Image shows two children, from behind, crossing a wooden bridge.

No I’m not Zen.

I have been learning to parent respectfully since becoming a mum four and a half years ago.

When you parent without punishments, time outs, yelling, hitting etc, you soon learn that your definitely in the minority. You’re thought of as one of “those” parents and people think your children have no discipline.

I think some people think what I do is too hard, some people say “I don’t have the patience for what you do” or they think what I do is stupid.
I think sometimes parenting respectfully sounds all zen. I’m sure if people knew it’s not, they wouldn’t be so intimidated to challenge the norms of parenting in our society and make some changes.

Maybe changes that they know in their hearts are right, but seem too hard and confusing in practice. Maybe I know this because that’s what parenting respectfully has been for me. I have followed my heart with how I parent, but it hasn’t been easy.

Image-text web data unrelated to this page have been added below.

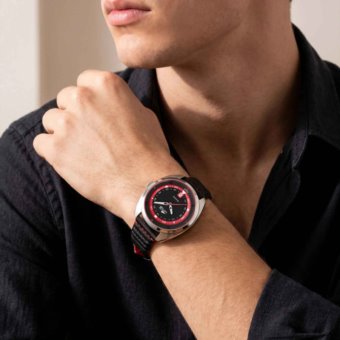 Orologio Uomo Lotus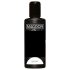 Olio da massaggio Magoon - Gelsomino (200 ml)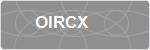 OIRCX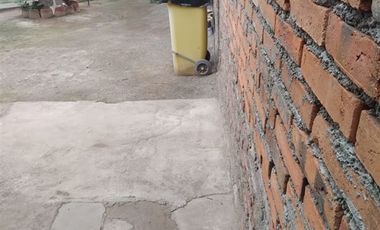 Casa en Venta en Centro de Rancagua
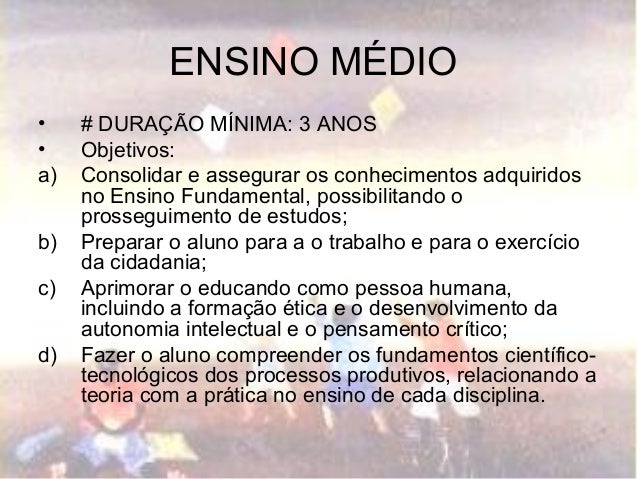 Como saber se uma pós é reconhecida pelo MEC? Como saber se uma pós é reconhecida pelo MEC?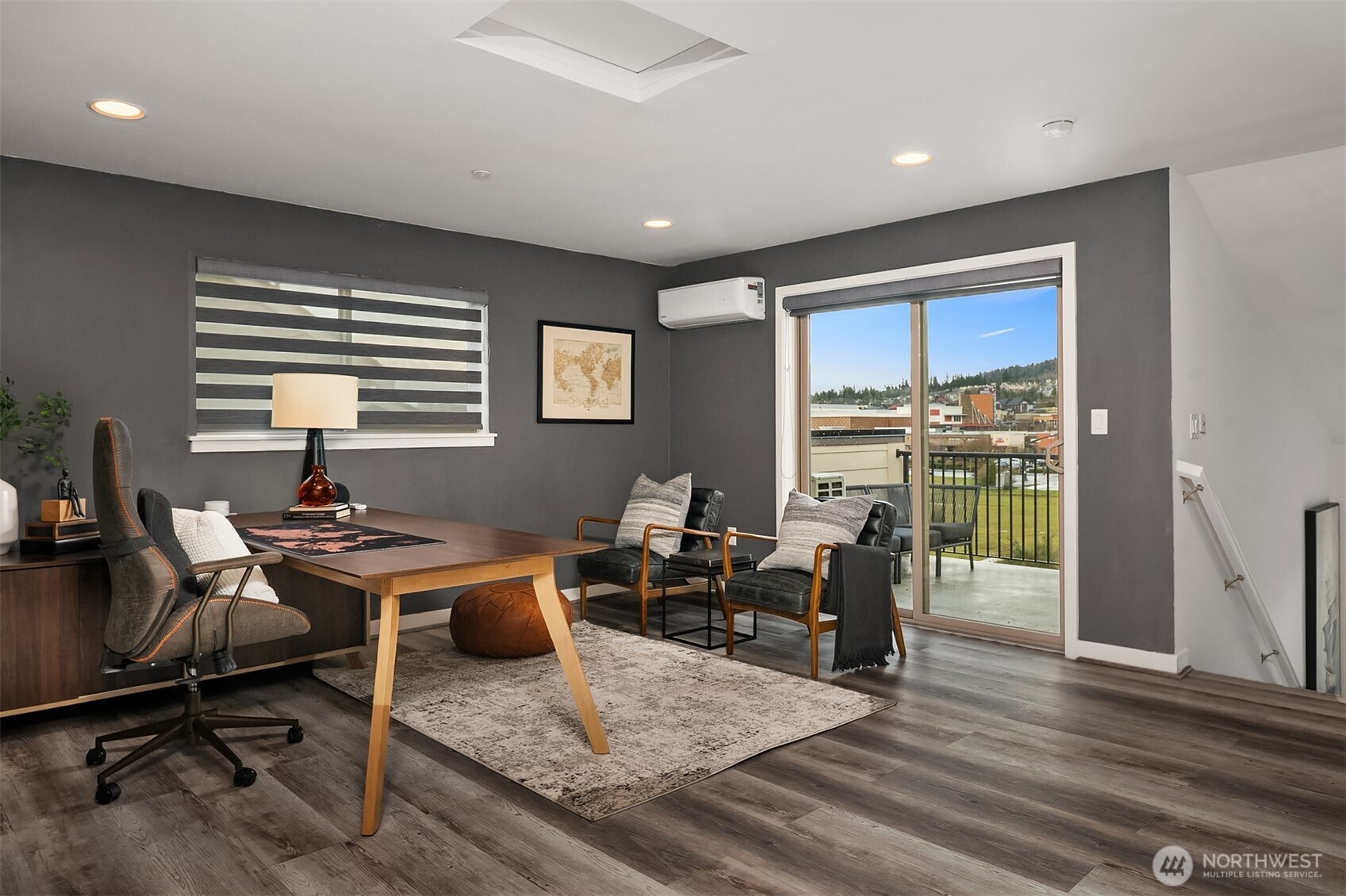1363 8th Avenue NE #7.1, Issaquah, WA 98029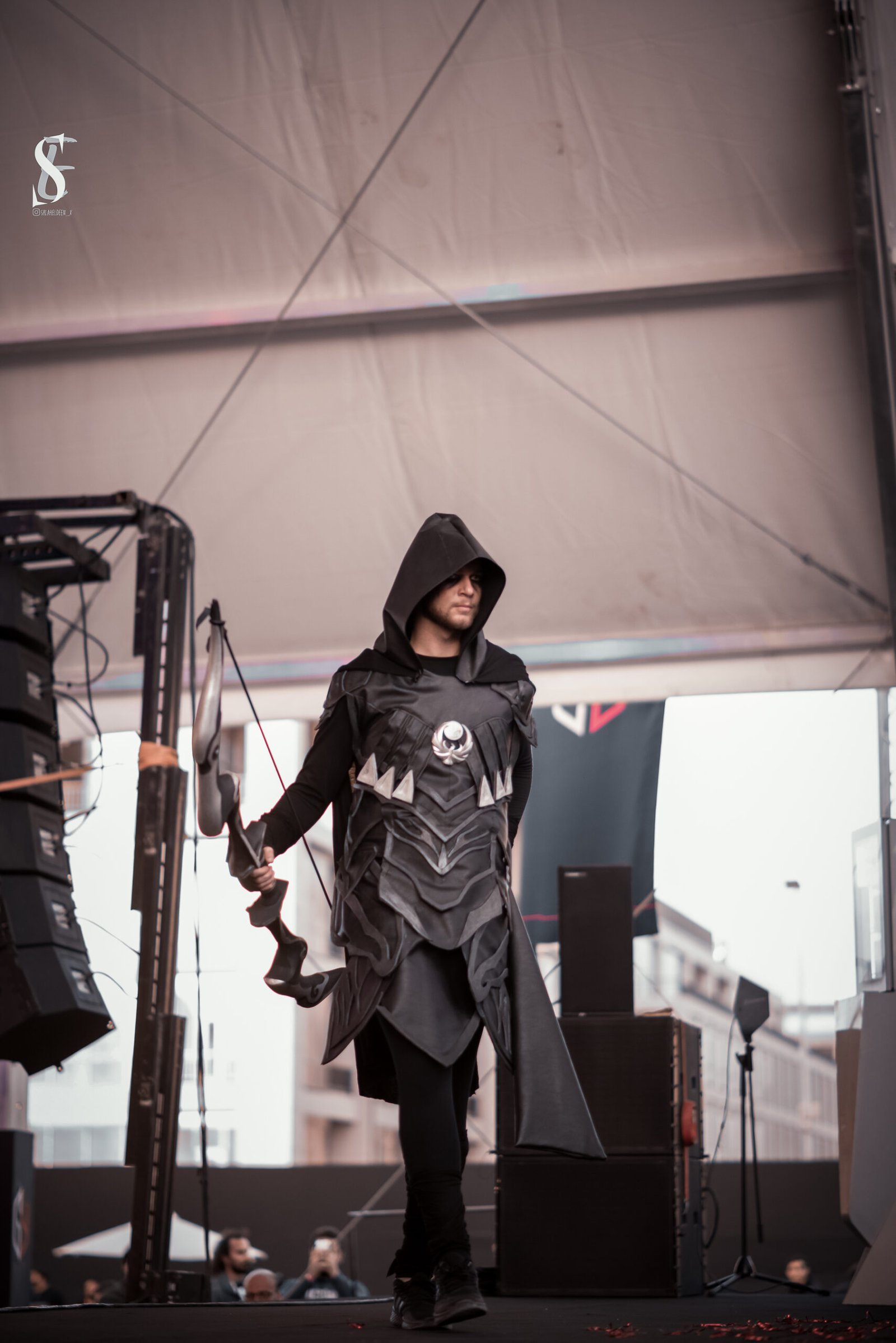 moustapha.abdelsalam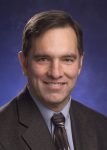 Jeff Kewin retires as Tecnau Americas & Asia Pacific president Tecnau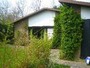 Ferienhaus: Scharendyke, Schouwen-Duiveland, Zeeland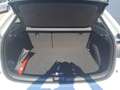 Volkswagen Taigo FRIENDS - Sondermodell - nur € 20.999,-* Blanc - thumbnail 16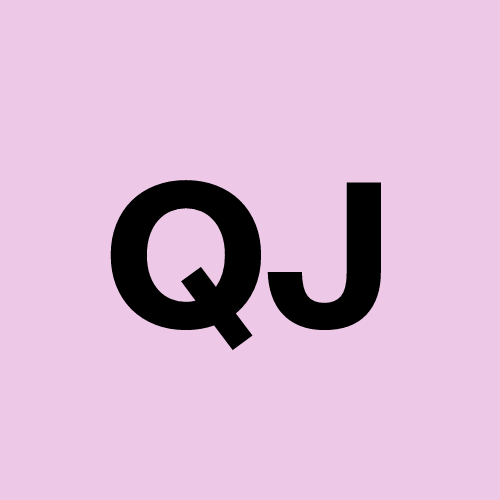 Quinn john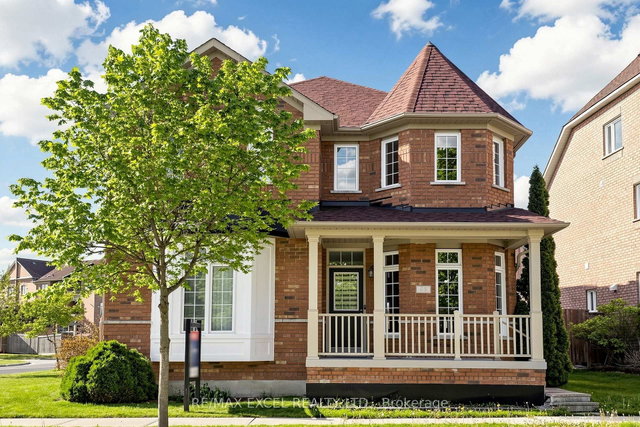 63 Rainbow Valley Crescent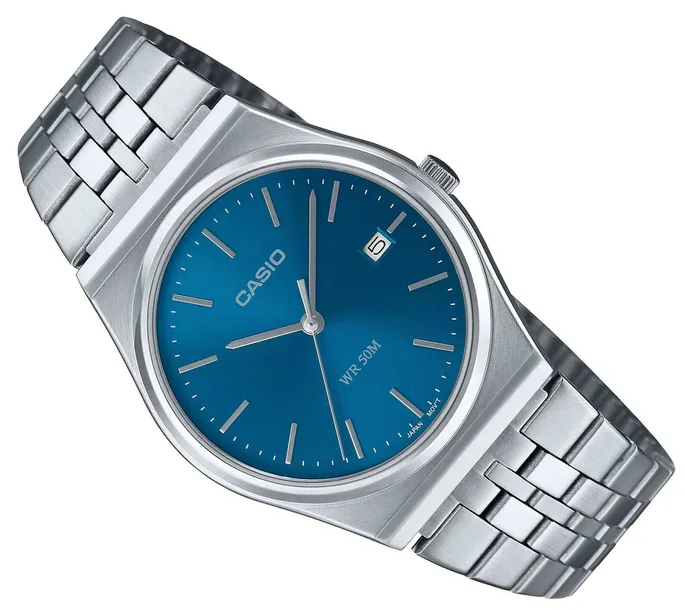zegarek-casio-mtp-b145d-2a2vef-meski-stan-nowy-marka-casio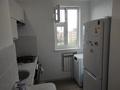 3-бөлмелі пәтер · 70 м² · 4/5 қабат, 14-ш/а. 27 — Нейрон, бағасы: 23.5 млн ₸ в Актау, 14-й мкр — фото 8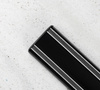 Bisbell listwa magnetyczna Black 35 cm 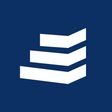 KIMCO REALTY CORP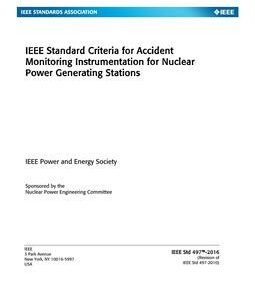 IEEE 497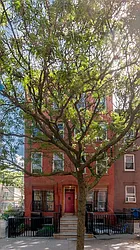 Rented by Alchemist Properties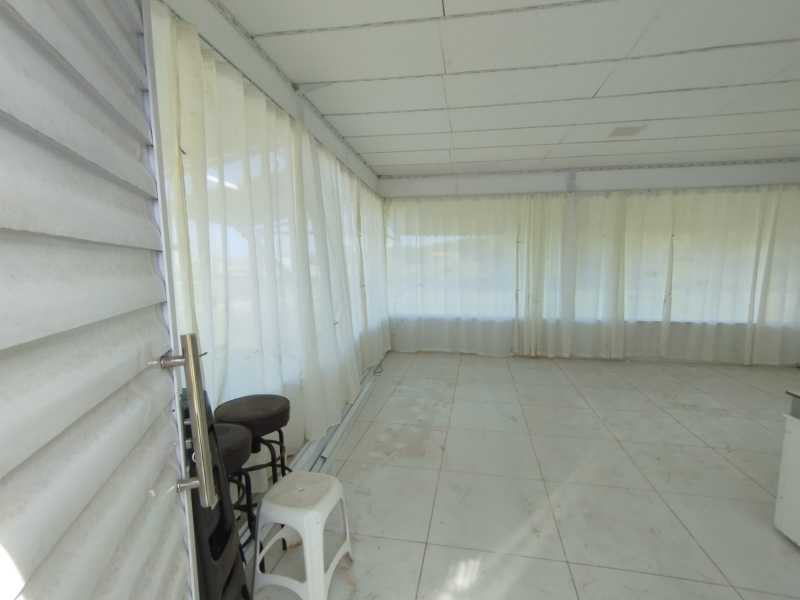 Casa de Condomínio à venda com 2 quartos, 120m² - Foto 17
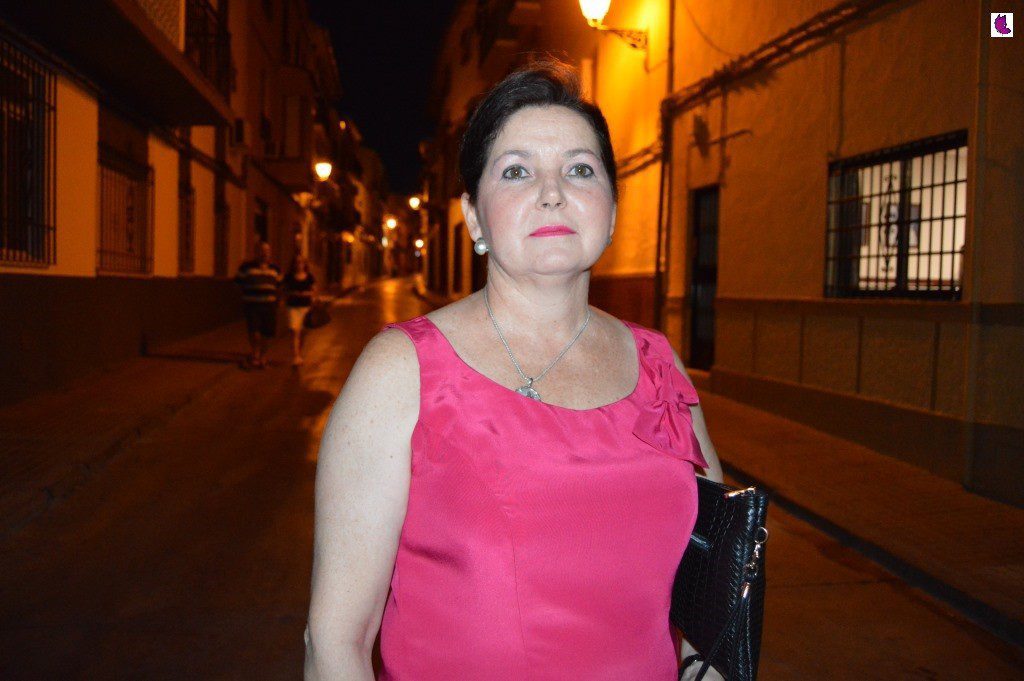PROCESION DE SANTIAGO 27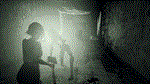 DreadOut 2 *STEAM КЛЮЧ *РОССИЯ + СНГ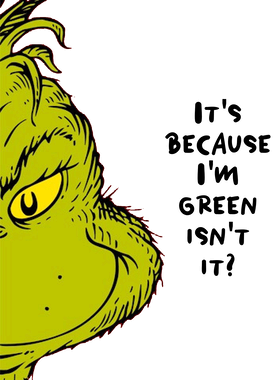 https://s3.us-west-1.wasabisys.com/ecart-content/thebestofchristmas.com/overlays/403/283/40328373.png img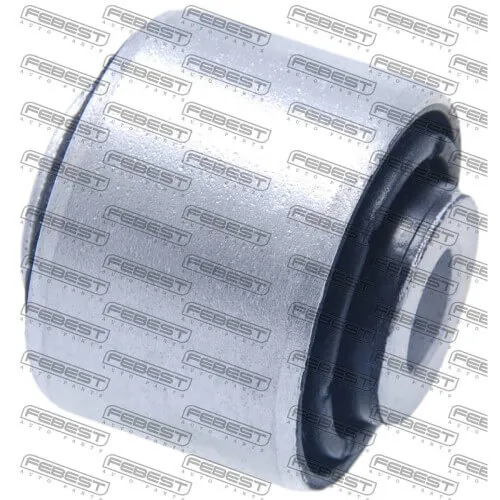 Honda Legend KB1 Rear Transverse Rod Bushing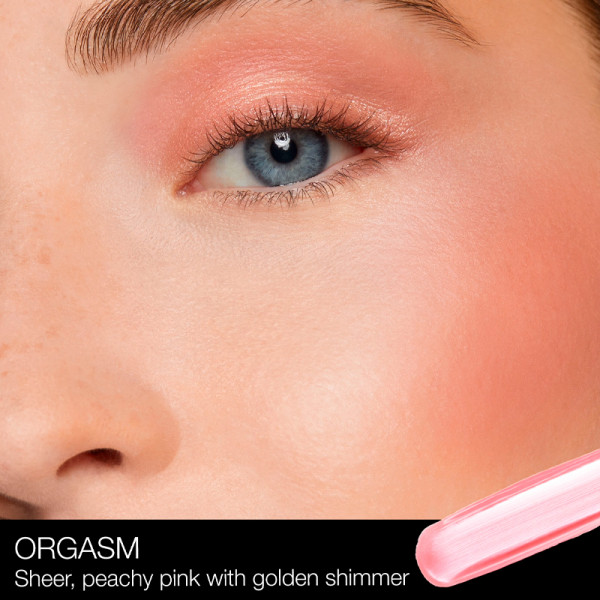 blush-liquide-blush-liquide
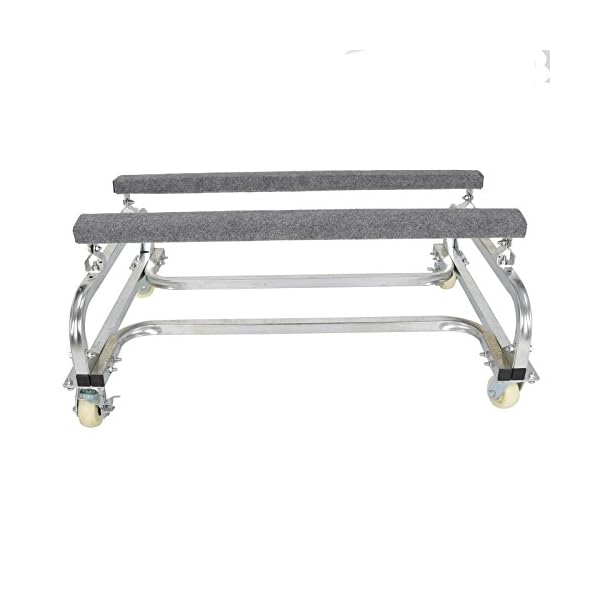 Watercraft-PWC-Dolly-Boat-Jet-Ski-Stand-Storage-Trailer-Watercraft-Cart-1000lb-Capacity-Watercraft-Dolly-PWC-Dock-Slipway-Cart Watercraft-PWC-Dolly-Boat-Jet-Ski-Stand-Storage-Trailer-Watercraft-Cart-1000lb-Capacity-Watercraft-Dolly-PWC-Dock-Slipway-Cart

I have needed support, read a lot on children’s development, needed to be reflective, to pick myself up after feeling like I’m not sure what I’m doing, to ask questions and seek advice.

I started with no smacking, yelling and no punishments. I believed in kindness and treating children with respect. How would I like to be treated if I was a small person with no power and someone bigger controlled everything in my life? From my food, my clothes, what I do, when I can do it, where I sleep, what happens in my life and what I’m exposed too. Sounds so zen, can you imagine me lighting a candle for a meditation with my children? That. Has never happened.

Have I yelled? Yes. Is it ok? No. I apologise and own it.
Have I smacked? Yes. Once. I smacked my then 2 year across the face because he was hitting me. It triggered in me feelings I wasn’t able to control. I lost it. Slapped him across the face. I was mortified.
My son laughed. He had never been slapped before and he laughed.
Then he sobbed because it hurt. It was hard. And his mummy hurt him.
I’m sharing this and there is a ball in my stomach. It’s fear. I’m scared to share what I just did.
It took me a long time to get over what I did.
That was a big learning curve for me.
I had much to work on.
And I still do.

There are bad day and I’m less gracious with how I handle situations. Sometimes I can get in a rut and it can be a bad day, week or even month. I’m impatient, grumpy, snappy. I yell, I am exasperated. These days or moments I try very hard to model what I would like my children to do after they have had one of those days or moments. To respond with kindness and love. Those days it’s usually me that needs kindness, to drop expectations, make things more simple and reconnect with my children.

This is the big learning. That I need to be making sure I’m looking out for what’s stressing me, because it’s  then when I’m reacting to things in a less then kind way that it all goes pear shaped. I’m always learning about to treat my children respectfully and what that means. I’m constantly challenged by things I read or see that open me up to seeing through my children’s eyes.

Seeing what is the best way to support them to being capable, loved and healthy children that grow into adults.

I’m a youth worker and work with adolescence in the homelessness sector. I know what it means to see children that are controlled, disrespected, abused, traumatised and emotionally corrupted grow up. By emotionally corrupted I mean unable to deal with their emotions in a healthy way. I’m seeing young adults that come from family violence and will continue that cycle. They don’t see bullying, shaming, emotional abuse, physical abuse or controlling others for what it’s. They see it as part of life. It is not.

Our children deserve better.
Our children’s children deserve better.

When people start seeing the link to how we treat children to the family violence in our neighbourhoods we can do something about this. So whilst it’s not zen, and you won’t have it worked out completely in a nice tidy program to “get your child to behave”. It is ok to take a step forward and try to make some changes. Our children count on it.